Questions sent to Minister Grima and Sport Malta CEO Mark Cutajar on how a further €1.65 million, announced this year, will be distributed remain unanswered.
The games hosted by Malta last June were controversial due to Sport Malta’s failure to complete several sports infrastructure projects in time.
Additionally, chunks of the public funds earmarked for local athletes were diverted to hire foreign athletes, who were issued Maltese passports to compete in Malta’s name.
Concern surrounding the Authority’s lack of transparency in its finances had been raised for years but heightened with the agency’s increased spending in the wake of the Small Nations’ Games.

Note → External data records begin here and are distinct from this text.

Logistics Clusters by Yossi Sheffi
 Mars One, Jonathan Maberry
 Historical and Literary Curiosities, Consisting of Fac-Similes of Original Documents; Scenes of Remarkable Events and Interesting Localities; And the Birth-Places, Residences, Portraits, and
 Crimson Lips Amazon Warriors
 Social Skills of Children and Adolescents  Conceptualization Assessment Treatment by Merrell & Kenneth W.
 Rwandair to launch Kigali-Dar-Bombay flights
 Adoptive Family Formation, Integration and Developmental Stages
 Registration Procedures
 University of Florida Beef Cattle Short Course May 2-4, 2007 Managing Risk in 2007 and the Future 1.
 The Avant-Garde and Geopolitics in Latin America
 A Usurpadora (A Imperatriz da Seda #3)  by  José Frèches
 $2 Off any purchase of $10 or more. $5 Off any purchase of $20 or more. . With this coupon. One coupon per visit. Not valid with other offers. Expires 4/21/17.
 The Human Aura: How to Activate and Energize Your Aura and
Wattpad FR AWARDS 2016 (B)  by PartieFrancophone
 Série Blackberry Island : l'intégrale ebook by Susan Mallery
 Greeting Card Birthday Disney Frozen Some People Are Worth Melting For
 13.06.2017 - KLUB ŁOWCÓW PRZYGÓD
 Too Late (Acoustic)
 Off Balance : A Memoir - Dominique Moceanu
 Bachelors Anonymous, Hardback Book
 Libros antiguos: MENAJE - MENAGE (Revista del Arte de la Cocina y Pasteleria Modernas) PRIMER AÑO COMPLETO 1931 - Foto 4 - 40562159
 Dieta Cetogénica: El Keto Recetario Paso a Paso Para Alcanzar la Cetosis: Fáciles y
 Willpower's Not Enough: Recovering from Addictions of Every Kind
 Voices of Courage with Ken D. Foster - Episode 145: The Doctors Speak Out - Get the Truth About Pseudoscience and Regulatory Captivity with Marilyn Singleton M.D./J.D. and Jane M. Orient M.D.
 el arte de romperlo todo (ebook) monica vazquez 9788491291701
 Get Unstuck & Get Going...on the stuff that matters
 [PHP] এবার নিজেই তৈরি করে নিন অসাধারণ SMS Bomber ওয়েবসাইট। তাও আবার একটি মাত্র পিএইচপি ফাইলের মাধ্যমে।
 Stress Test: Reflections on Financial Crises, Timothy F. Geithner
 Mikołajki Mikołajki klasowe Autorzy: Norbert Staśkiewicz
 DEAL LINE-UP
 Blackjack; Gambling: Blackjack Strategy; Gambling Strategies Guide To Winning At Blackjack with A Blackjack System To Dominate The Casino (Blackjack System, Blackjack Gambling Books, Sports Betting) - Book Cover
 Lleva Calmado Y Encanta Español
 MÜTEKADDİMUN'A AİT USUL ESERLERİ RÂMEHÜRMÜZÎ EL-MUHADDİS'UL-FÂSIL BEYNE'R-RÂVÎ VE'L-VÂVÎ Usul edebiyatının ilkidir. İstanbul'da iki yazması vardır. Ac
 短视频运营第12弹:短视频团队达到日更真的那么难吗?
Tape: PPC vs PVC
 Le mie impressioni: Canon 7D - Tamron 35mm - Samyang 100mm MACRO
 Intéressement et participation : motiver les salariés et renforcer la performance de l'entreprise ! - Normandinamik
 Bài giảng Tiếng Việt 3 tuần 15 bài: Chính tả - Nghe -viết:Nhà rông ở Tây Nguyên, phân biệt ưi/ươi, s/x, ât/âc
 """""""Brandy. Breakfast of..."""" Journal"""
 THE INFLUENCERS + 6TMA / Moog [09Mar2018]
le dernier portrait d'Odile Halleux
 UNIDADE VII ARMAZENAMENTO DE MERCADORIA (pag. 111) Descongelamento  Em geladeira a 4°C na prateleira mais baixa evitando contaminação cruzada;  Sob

Last October, in response to questions raised in parliament months earlier, Grima revealed that Sport Malta had allocated another €3.4 million to the Malta Olympic Committee for the GSSE’s organisation but gave no further details on how it was spent.
Despite being asked by Opposition MP Ivan Bartolo for a detailed list of contracts and their awardees, Grima simply noted that the assistance was given wholesale to the MOC, burying details on how it was spent.
The MOC has not answered The Shift’s questions on how those funds were allocated at the time of publishing.
Malta’s National Olympic Committee administers the country’s participation in all international Olympic games. Committee President Pace Bonello was concurrently a member of the Sports Malta Board until recently chaired by Professor Andrew Decelis.
Following The Shift’s reports on Decelis’ resignation, public information on the board was removed from Sport Malta’s website.
Sport Malta CEO Mark Cutajar also served as a MOC director until he was appointed to the government position. Conversely, the MOC’s Director of Sport, Charlene Attard, sat on Sport Malta’s board until 2021.
Cutajar, Minister Grima and the MOC’s Pace Bonello have repeatedly ignored The Shift’s questions for further details on Sport Malta funding.